Film’s political poignancy lies in external free speech debate, not hit-or-miss bro banter between stars

“You know what’s more destructive than a nuclear bomb? Words,” says North Korean leader Kim Jong-un’s character, played by Randall Park, in the film “The Interview.” In the wake of North Korea’s cyberattack on Sony Pictures Entertainment and threats of violence against the United States, the film starring Seth Rogen and James Franco has garnered worldwide attention.

The film centers on the antics of Dave Skylark and Aaron Rapoport, two celebrity television journalists who discover that Kim is a huge fan of their show “Skylark Tonight.” The journalists land an interview with the dictator, and the Central Intelligence Agency enlists the duo to assassinate him. What ensues can only be described as a tornado of moronic fumbles and unnecessary gore, punctuated by brief moments of genius comedic timing. The cast also includes Lizzy Kaplan as Agent Lacey and Diana Bang as Sook.

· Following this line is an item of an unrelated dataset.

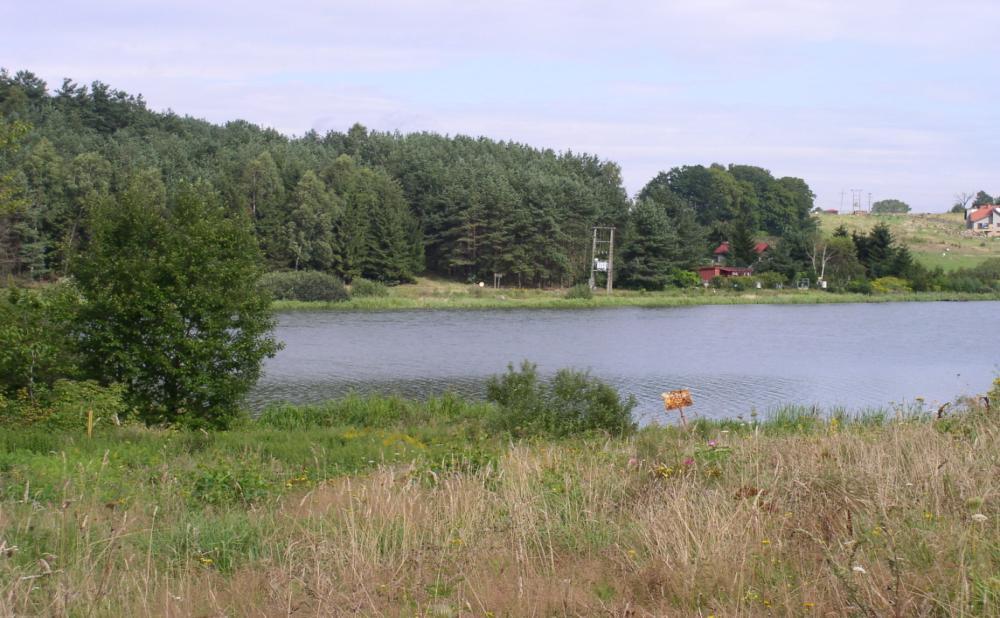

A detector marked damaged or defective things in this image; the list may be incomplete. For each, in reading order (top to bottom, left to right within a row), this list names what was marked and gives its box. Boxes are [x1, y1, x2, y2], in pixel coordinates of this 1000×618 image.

rusty sign [660, 390, 692, 410]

But formulating an opinion purely on the film itself is nearly impossible, as articles, opinions, Facebook statuses and Golden Globe speeches batter the viewer from every angle. On Dec. 25, a small number of theaters released “The Interview,” which is now available to stream online. Netflix will release the film Jan. 24. “The Interview” was set to be released nationwide October 2014, but in June, the North Korean government threatened “merciless” action against the United States if Sony released the film in American theaters, according to a statement from the North Korean government on North Korea’s national news site. Sony postponed the film’s release and nearly cancelled it when The Guardians of Peace, a group that may have North Korean ties, hacked the company. The group leaked sensitive information about Sony and demanded the company cancel the film’s release,  condemning the film as an act of terrorism.

Here is what can be definitively said: If you can swallow a disturbingly large dose of butt jokes, white guys using Asian accents and Katy Perry music, some of the back-and-forth banter between Franco and Rogen is actually worth the wait. Without any major spoilers, an out-of-context quote includes, “It’s 2014! Women are smart now!” At one point, Franco describes John Kerry as an “oak-tree-looking fuck.”

An entertaining “Lord of the Rings” dialogue peppered the entire film: “You are the Samwise to my Frodo. You are also the Gandalf to my Frodo. I am Smeagol, and you are my precious.”

Despite a few funny nuggets, political satire is far too generous a label for this film. Sure, Rapoport briefly addresses many of the atrocities committed in North Korea, while trying to convince Skylark to follow through with the assassination, but all in all, “The Interview” focuses more on shock value than on policy or nuanced views on oppressive dictatorships.

The best way to enjoy the film is to grab your teenage brother, turn off your analytical brain for two hours and prepare to laugh out loud at poop jokes. If you are looking for something that lives up to its media hype or delivers a stunning portrayal of North Korea, you are streaming the wrong film.